Here is an example entry in the generation dataset:
I then tested the model's performance on TruthfulQA under activation steering using the sycophancy steering vector. I found that adding the sycophancy vector clearly reduced performance on TruthfulQA, whereas subtracting it improved performance, making the model more truthful. Here is a JSON file of the results (more re-run results can be found in the repo, at different layers/multipliers).
TruthfulQA tests models on things such as common misconceptions and superstitions. Therefore, it makes sense that a model steered towards outputting things a human might agree with, but that could be false would do worse on TruthfulQA.
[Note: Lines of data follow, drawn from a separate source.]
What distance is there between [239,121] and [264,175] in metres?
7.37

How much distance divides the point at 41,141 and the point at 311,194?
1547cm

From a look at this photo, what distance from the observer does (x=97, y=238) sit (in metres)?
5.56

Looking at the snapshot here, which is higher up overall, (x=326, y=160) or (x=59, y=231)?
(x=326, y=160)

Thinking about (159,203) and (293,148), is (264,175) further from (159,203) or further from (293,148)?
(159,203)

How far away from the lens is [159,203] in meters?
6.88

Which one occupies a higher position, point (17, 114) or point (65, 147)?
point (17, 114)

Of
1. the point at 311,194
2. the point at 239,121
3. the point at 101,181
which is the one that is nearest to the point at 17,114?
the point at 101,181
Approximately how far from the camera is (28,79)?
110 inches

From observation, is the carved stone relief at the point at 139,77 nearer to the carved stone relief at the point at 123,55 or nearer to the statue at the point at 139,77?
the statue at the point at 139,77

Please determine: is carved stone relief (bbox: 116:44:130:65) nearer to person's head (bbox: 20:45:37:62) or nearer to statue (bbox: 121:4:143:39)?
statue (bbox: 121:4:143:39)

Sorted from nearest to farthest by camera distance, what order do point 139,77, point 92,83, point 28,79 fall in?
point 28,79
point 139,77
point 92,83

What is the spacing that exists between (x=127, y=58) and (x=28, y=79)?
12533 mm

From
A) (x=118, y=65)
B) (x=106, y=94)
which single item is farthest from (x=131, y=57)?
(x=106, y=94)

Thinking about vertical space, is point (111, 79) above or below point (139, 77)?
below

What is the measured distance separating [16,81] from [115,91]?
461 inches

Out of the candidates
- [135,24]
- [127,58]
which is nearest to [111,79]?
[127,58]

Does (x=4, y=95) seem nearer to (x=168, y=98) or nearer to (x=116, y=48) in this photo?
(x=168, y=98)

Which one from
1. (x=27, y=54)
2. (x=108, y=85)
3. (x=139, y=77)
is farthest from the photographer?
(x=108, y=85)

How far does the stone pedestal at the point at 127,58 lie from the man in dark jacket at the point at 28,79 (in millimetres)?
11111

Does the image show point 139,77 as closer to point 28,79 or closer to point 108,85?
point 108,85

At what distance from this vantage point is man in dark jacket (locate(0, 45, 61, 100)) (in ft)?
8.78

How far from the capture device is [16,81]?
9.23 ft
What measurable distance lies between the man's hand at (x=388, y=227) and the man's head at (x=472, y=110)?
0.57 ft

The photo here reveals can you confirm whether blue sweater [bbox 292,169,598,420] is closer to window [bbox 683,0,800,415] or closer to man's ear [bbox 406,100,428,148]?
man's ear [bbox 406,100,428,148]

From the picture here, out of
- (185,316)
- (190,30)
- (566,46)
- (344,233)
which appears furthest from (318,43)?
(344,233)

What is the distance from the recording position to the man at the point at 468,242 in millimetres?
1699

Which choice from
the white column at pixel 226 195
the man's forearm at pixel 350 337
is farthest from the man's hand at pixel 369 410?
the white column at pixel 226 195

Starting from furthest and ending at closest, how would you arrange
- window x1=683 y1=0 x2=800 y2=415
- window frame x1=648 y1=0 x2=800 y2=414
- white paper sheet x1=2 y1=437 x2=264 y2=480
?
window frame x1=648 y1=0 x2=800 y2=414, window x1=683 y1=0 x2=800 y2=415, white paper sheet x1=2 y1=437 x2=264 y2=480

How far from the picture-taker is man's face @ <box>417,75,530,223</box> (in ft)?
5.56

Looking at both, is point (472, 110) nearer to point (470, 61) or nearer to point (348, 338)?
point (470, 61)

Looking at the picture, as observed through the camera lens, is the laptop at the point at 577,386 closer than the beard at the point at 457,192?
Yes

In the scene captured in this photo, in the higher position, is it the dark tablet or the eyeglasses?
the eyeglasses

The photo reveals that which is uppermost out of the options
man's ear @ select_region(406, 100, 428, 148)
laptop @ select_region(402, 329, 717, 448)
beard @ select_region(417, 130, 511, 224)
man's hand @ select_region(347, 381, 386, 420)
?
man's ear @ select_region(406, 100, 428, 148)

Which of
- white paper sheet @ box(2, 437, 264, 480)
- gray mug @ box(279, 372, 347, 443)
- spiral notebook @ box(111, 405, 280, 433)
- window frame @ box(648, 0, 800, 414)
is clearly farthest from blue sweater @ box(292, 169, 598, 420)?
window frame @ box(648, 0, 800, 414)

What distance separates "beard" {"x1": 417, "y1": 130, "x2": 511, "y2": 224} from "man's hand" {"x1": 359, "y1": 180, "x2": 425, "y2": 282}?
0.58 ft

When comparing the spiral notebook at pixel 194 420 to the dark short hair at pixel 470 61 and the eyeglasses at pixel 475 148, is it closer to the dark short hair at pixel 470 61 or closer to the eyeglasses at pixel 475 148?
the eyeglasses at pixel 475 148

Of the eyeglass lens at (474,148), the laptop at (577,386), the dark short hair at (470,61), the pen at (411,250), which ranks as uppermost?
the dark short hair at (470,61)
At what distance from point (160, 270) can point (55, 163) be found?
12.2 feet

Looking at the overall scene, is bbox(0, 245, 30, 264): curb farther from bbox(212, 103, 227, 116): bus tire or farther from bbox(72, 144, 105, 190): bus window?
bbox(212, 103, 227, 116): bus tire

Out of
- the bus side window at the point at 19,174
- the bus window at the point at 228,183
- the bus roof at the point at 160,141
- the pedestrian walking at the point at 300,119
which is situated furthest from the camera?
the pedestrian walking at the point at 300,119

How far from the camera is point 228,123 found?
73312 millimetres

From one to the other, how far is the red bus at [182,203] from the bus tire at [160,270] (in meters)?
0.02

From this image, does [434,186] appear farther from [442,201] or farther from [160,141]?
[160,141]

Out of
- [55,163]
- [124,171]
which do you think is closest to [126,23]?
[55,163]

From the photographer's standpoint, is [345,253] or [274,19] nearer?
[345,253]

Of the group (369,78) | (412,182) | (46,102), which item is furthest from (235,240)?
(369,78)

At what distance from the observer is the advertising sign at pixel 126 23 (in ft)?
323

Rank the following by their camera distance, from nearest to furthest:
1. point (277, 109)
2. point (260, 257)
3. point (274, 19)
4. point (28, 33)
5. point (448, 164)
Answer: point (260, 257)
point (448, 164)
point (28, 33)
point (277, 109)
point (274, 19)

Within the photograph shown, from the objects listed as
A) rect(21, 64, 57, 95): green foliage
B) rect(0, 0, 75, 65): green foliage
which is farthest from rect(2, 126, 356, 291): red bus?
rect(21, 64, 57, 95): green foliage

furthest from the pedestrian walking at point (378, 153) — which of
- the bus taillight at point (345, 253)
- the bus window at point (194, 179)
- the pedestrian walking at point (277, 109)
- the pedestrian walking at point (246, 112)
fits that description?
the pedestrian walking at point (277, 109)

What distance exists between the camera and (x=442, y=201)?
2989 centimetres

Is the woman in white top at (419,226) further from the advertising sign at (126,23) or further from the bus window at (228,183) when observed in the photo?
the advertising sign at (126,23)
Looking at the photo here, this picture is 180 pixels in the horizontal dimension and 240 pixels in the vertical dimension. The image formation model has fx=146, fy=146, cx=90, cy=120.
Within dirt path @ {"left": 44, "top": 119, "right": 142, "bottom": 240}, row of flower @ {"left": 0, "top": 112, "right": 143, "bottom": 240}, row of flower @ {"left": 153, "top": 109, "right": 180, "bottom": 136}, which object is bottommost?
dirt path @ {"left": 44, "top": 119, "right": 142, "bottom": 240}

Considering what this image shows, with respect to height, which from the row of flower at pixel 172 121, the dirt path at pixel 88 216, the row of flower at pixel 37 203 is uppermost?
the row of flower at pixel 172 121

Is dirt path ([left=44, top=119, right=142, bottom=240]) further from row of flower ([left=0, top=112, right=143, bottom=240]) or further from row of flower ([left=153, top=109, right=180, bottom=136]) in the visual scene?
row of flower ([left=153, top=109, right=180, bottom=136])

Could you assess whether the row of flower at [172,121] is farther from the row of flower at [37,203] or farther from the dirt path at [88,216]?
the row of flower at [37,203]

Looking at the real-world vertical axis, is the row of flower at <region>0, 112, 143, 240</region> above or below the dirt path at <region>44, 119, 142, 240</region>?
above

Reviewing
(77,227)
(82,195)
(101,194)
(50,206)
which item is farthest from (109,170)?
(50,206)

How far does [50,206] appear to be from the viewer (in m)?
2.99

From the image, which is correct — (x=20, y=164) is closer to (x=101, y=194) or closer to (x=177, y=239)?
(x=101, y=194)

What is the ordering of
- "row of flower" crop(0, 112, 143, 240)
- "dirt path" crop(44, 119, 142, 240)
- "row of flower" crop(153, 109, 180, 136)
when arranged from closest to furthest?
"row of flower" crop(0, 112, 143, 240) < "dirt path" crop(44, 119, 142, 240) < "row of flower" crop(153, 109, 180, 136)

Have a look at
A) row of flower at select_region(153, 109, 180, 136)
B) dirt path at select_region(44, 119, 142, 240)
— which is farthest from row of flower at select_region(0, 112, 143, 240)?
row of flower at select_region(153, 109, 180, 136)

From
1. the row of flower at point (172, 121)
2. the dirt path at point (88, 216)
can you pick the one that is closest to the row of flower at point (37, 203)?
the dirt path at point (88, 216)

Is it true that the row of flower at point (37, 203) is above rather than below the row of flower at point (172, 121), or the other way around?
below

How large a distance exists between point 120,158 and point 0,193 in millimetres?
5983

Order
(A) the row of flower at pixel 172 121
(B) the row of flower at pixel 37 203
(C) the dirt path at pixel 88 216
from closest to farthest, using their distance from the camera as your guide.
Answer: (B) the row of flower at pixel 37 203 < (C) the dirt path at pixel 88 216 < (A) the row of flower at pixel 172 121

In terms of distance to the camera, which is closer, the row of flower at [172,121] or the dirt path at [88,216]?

I also tested the model's performance under activation steering on a dataset I generated using GPT-4 of questions designed to elicit sycophancy. I also found that adding and subtracting the sycophancy vector in the intermediate transformer layer corresponded to an average increase or decrease in sycophantic generations. However, the effect was not as strong as on TruthfulQA. Here is a JSON file of the results.
Example outputs
TruthfulQA
Questions and correct answers are taken from the TruthfulQA dataset, using activation addition/subtraction at layer 29
Custom sycophancy dataset
Next steps
Test on RLHF models
This research was performed on llama-2-7b, a base model without finetuning and RLHF. The fact that untruthfulness and sycophancy are correlated and can be elicited with the same activation perturbation implies that this could be a promising approach for reducing and studying sycophancy in RLHF-ed or finetuned LLMs. As a next step, performing similar experiments on chat and RLHF models would be useful.
Test on larger, more powerful LLMs
It would be good to validate the technique on larger models such as llama-2-13b. Llama-7b gets some of the TruthfulQA questions consistently wrong due to it being completely unaware of the correct answer.
Interpret the effects of activation steering
Intermediate layer decoding can be used to analyze the effect of activation steering on the model's choice of output. It would be interesting to see how the steering vectors affect the distribution over tokens represented by subsequent layers.
Improve quality of dataset / use more data
It takes around 30 minutes on one A100 GPU to generate a steering vector from 5000 text pairs. Therefore, I have not yet experimented with using >5000 datapoints for higher accuracy and to reduce bias from confounders. However, it would be interesting to use a more diverse dataset and more datapoints and see whether the steering quality improves.